====================================================
Reading and plotting nonlinear outputs
====================================================

This is a step-by-step guide on how to use ``pyrokinetics`` to read the output of a nonlinear gyrokinetic simulation
and create some simple plots. In this guide, we will use the example nonlinear output from CGYRO. The same ideas
apply for any gyrokinetic codes supported in ``pyrokinetics``,

Let's first import ``pyrokinetics`` and define our nonlinear input file.  

.. code-block:: python

    >>> from pyrokinetics import Pyro, template_dir
    >>> import matplotlib.pyplot as plt
    >>> import numpy as np
    >>> gk_file = template_dir / "outputs/CGYRO_nonlinear/input.cgyro"
    >>> pyro = Pyro(gk_file=gk_file)


The gyrokinetic file ``input.cgyro`` is our input file template where we set all the extra flags that have been used
in the simulation.

We can then read the nonlinear simulation into a dataset using ``pyrokinetics`` which is stored as a `gk_output`
object

.. code-block:: python 

    >>> pyro.load_gk_output(load_fields=True, load_fluxes=True, load_moments=True)
    >>> data = pyro.gk_output.data


Saving and loading NetCDF files
--------------------------------

For nonlinear simulations, reading raw output files can be particularly expensive due to the large data volumes
associated with full 3D fields, velocity-space moments, and long time traces.
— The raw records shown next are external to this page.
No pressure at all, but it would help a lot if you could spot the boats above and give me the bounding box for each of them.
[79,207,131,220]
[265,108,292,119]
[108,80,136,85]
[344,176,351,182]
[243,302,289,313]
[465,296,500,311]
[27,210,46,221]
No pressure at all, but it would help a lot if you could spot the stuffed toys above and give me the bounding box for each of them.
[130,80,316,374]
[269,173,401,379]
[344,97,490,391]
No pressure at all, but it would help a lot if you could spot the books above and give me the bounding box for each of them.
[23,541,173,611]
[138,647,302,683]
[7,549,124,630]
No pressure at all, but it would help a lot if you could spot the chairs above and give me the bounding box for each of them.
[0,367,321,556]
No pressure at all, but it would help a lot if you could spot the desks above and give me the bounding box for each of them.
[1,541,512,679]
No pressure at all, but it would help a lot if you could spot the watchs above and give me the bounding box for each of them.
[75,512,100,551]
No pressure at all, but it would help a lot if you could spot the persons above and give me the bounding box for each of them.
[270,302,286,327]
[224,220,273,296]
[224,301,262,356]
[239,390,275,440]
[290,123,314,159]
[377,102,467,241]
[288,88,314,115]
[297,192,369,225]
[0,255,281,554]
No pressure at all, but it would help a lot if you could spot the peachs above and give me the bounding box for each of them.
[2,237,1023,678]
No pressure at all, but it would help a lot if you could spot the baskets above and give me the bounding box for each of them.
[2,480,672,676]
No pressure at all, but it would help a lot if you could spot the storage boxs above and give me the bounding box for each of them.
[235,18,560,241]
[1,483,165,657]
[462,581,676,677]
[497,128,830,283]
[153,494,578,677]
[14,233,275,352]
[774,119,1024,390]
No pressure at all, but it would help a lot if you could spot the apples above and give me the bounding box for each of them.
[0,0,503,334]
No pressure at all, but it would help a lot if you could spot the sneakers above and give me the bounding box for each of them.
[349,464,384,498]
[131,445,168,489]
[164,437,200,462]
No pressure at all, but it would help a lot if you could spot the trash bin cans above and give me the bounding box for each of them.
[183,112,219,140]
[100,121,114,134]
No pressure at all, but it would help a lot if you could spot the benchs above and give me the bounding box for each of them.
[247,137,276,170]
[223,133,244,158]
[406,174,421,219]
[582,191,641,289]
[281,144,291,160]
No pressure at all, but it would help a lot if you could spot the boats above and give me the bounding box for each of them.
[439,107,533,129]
To improve performance,
``GKOutput`` datasets can be saved to NetCDF and later reloaded directly.

This workflow can **dramatically reduce loading time** when repeatedly analysing the same simulation and can also
help when working under memory constraints.

.. code-block:: python

    >>> from pyrokinetics import Pyro, template_dir

    >>> gk_file = template_dir / "outputs/CGYRO_nonlinear/input.cgyro"

    # Load from native gyrokinetic output
    >>> pyro = Pyro(gk_file=gk_file)
    >>> pyro.load_gk_output(load_fields=True, load_fluxes=True, load_moments=True)

    # Save processed dataset
    >>> pyro.gk_output.to_netcdf("nonlinear_cgyro.nc")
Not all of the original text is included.